Now, lets focus on that average and reshape the table, to wider format with columns: gene, control, treated, gender and below40 and compute differences between control and treated lets plot those differences by making histogram and density plots. How to include in the plot information on gender and below40? Save the plots. Normally, we would have to do t-test here, but we will not explore any statistics on this course.

Solution to Challenge 9

avg <- avg %>%
  dplyr::select(-sd) %>%
  spread(case, avg) %>%
  mutate(diff = control - treated)

ggplot(avg, aes(x = diff, fill = gender)) +
  geom_histogram(alpha = 0.3) +
  facet_grid(. ~ below40)
`stat_bin()` using `bins = 30`. Pick better value with `binwidth`.

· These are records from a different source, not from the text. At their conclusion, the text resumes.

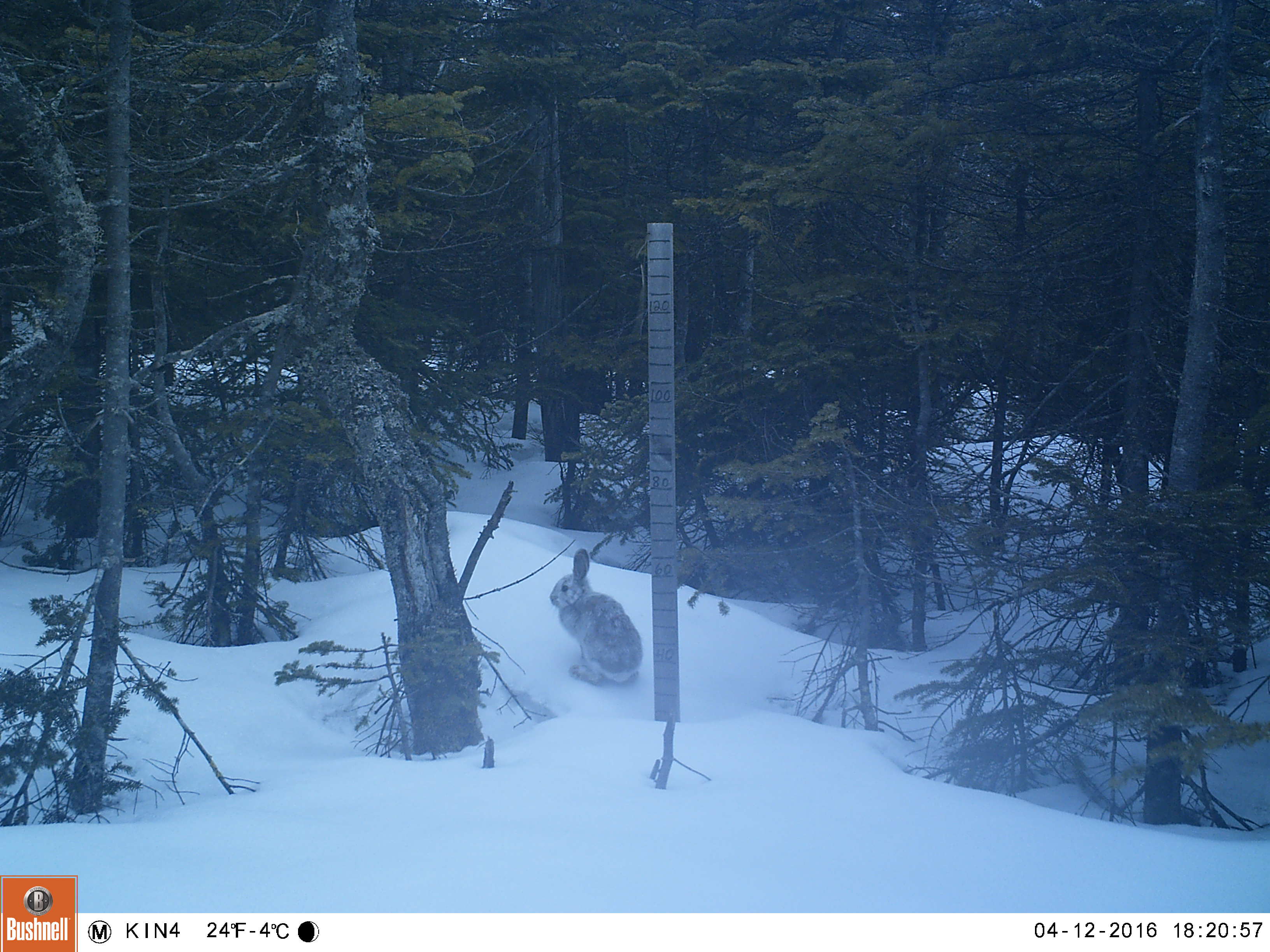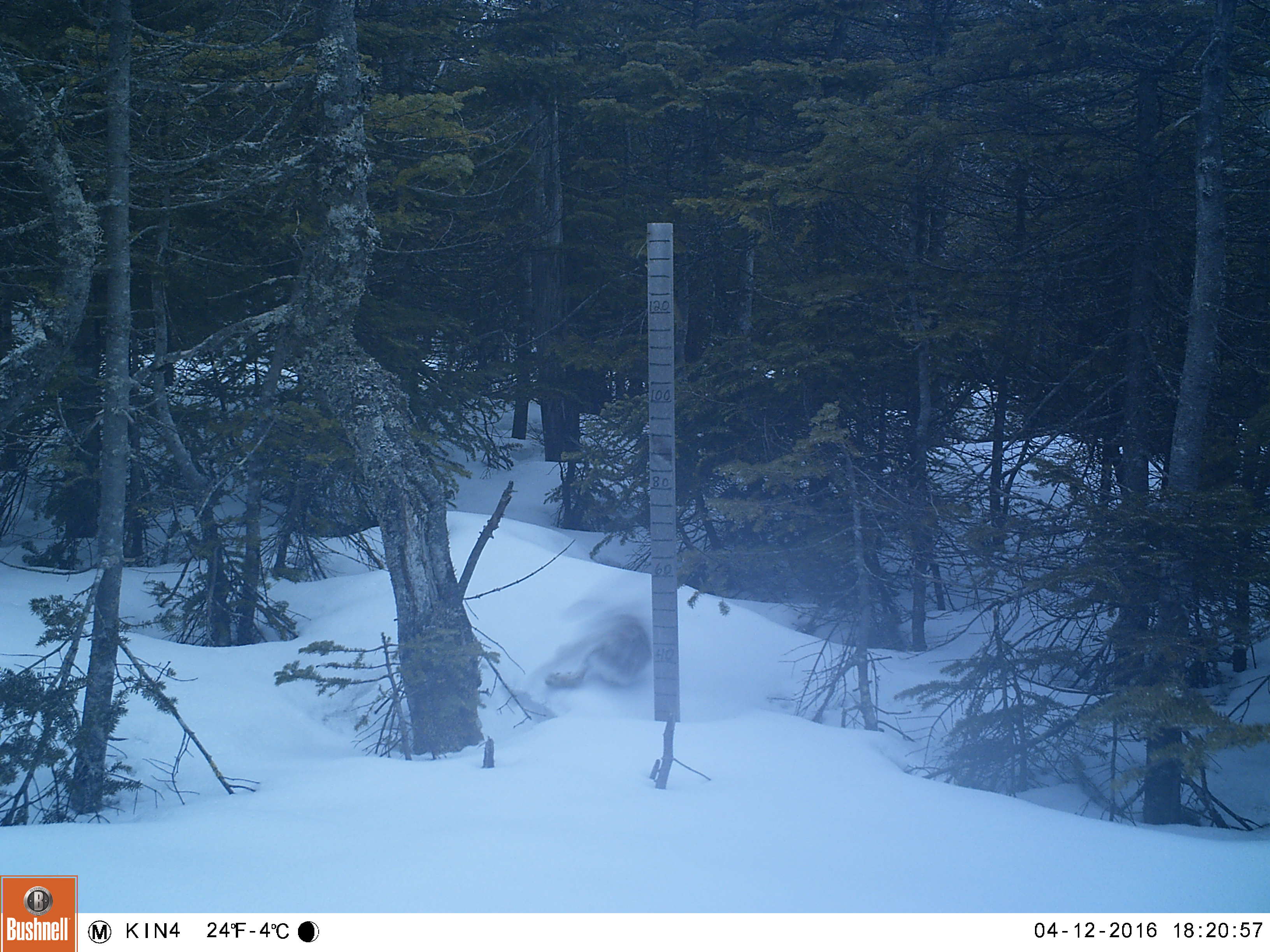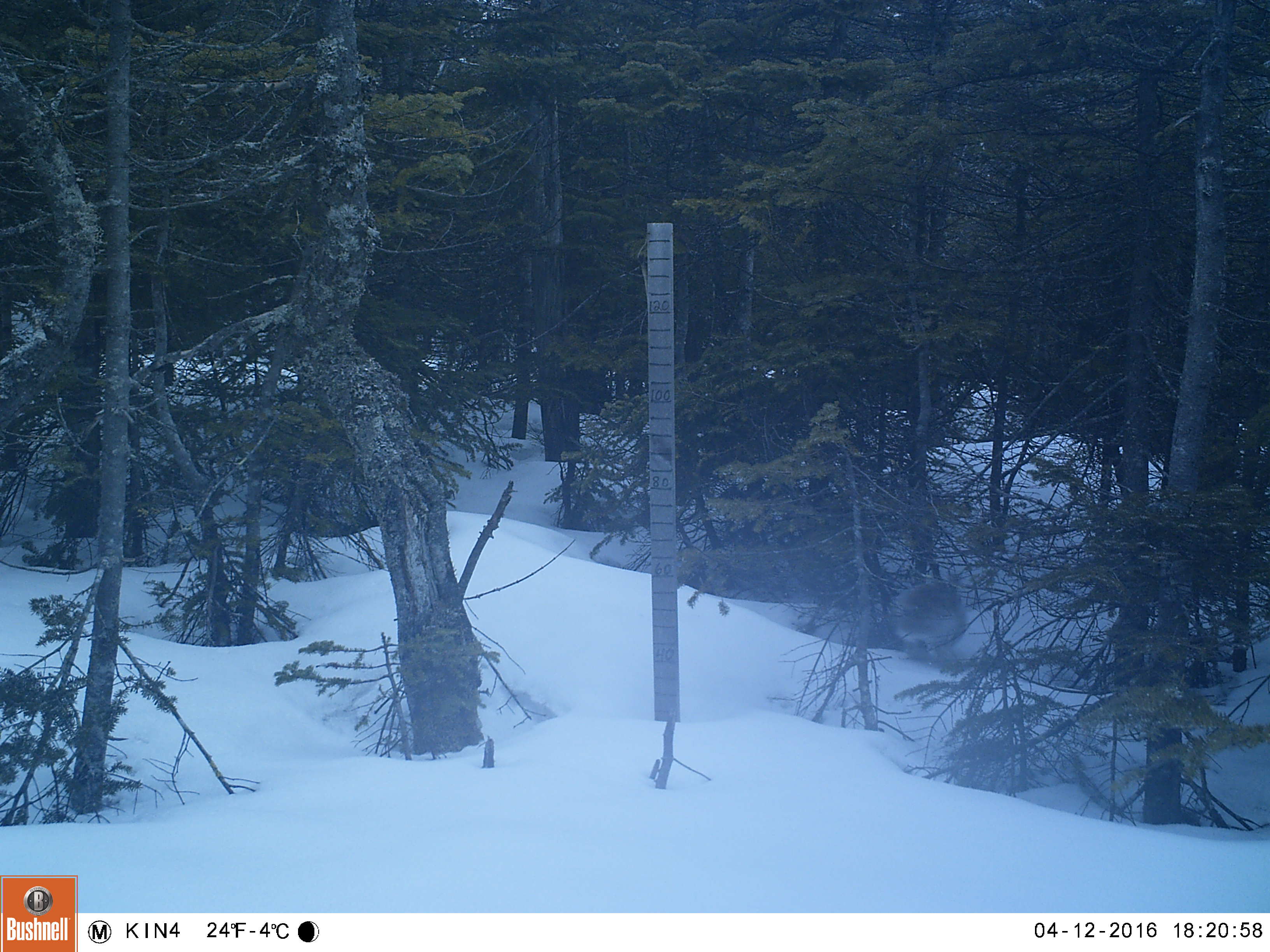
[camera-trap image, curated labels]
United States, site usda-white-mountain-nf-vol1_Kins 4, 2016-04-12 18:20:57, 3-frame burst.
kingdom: Animalia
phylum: Chordata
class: Mammalia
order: Lagomorpha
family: Leporidae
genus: Lepus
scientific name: Lepus americanus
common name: snowshoe hare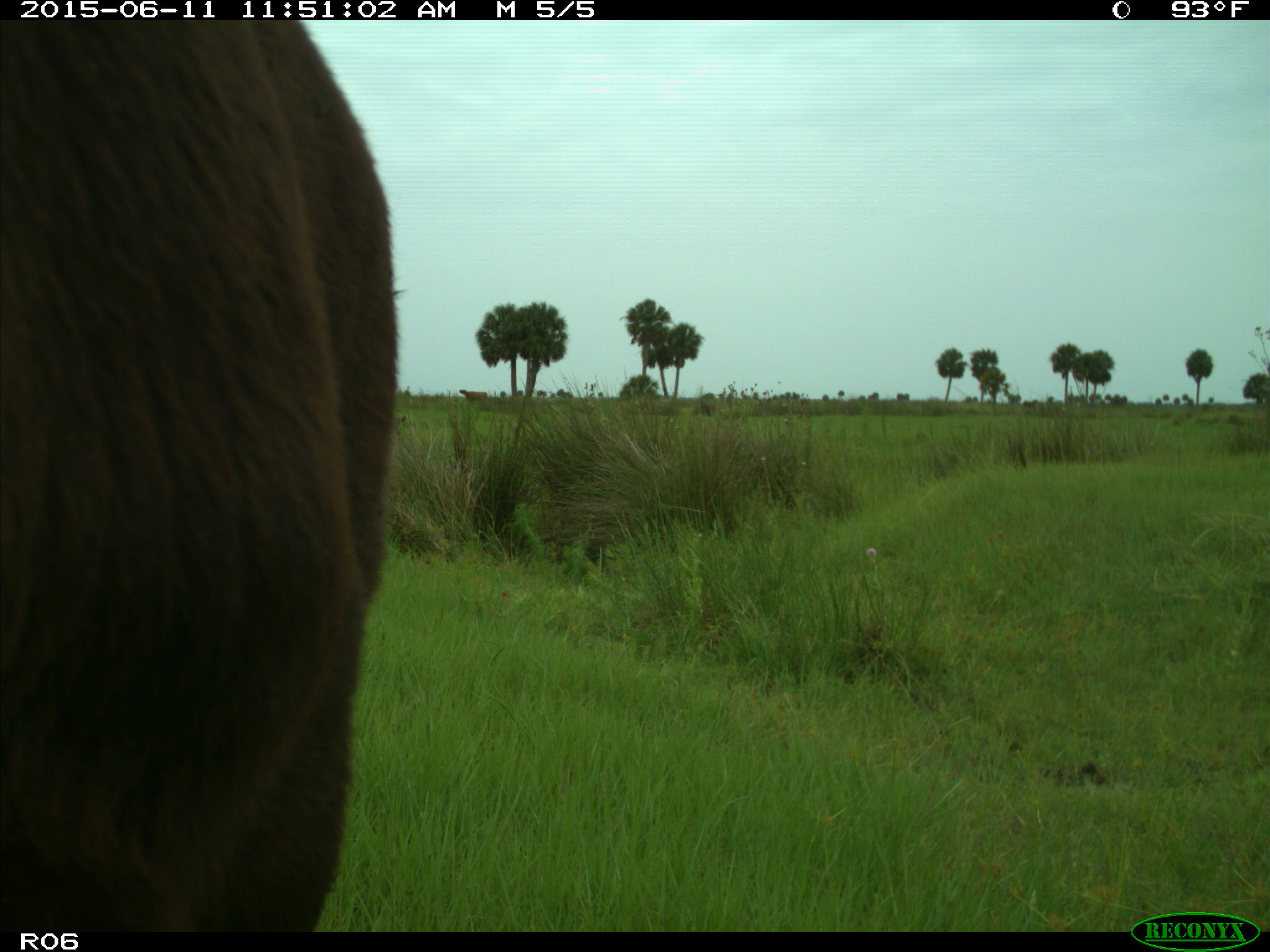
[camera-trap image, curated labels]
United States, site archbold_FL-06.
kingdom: Animalia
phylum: Chordata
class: Mammalia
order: Artiodactyla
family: Bovidae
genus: Bos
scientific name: Bos taurus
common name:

plot of chunk unnamed-chunk-10

ggplot(avg, aes(x = diff, fill = gender)) +
  geom_density(alpha = 0.3) +
  facet_grid(. ~ below40)

plot of chunk unnamed-chunk-10

Challenge 10

Lets focus on that group of women under 40. Figure out which genes are those extreme outliers, take top 10 most skewed genes (upregulated and downregulated).

Solution to Challenge 10

upregulated <- avg %>%
  filter(gender == "F", below40) %>%
  slice_min(diff, n = 10)

downregulated <- avg %>%
  filter(gender == "F", below40) %>%
  slice_max(diff, n = 10)

Challenge 11

Now lets figure out which patient IDs are female and < 40, these patients are cured group.

Solution to Challenge 11

dt %>%
  filter(gender == "F", below40) %>%
  summarize(ID = unique(ID))
     ID
1   ID7
2  ID14
3  ID20
4  ID26
5  ID33
6  ID39
7  ID51
8  ID53
9  ID54
10 ID55
11 ID71
12 ID75

Challenge 12

Good job! You are finished! However you can think of some other excercise that could be done using this data. Share your excercise with the teacher.

Solution to Challenge 12

# Whatever you have came up with!

, good job.

Key Points

  • Practice subsetting, data wrangling, and plotting.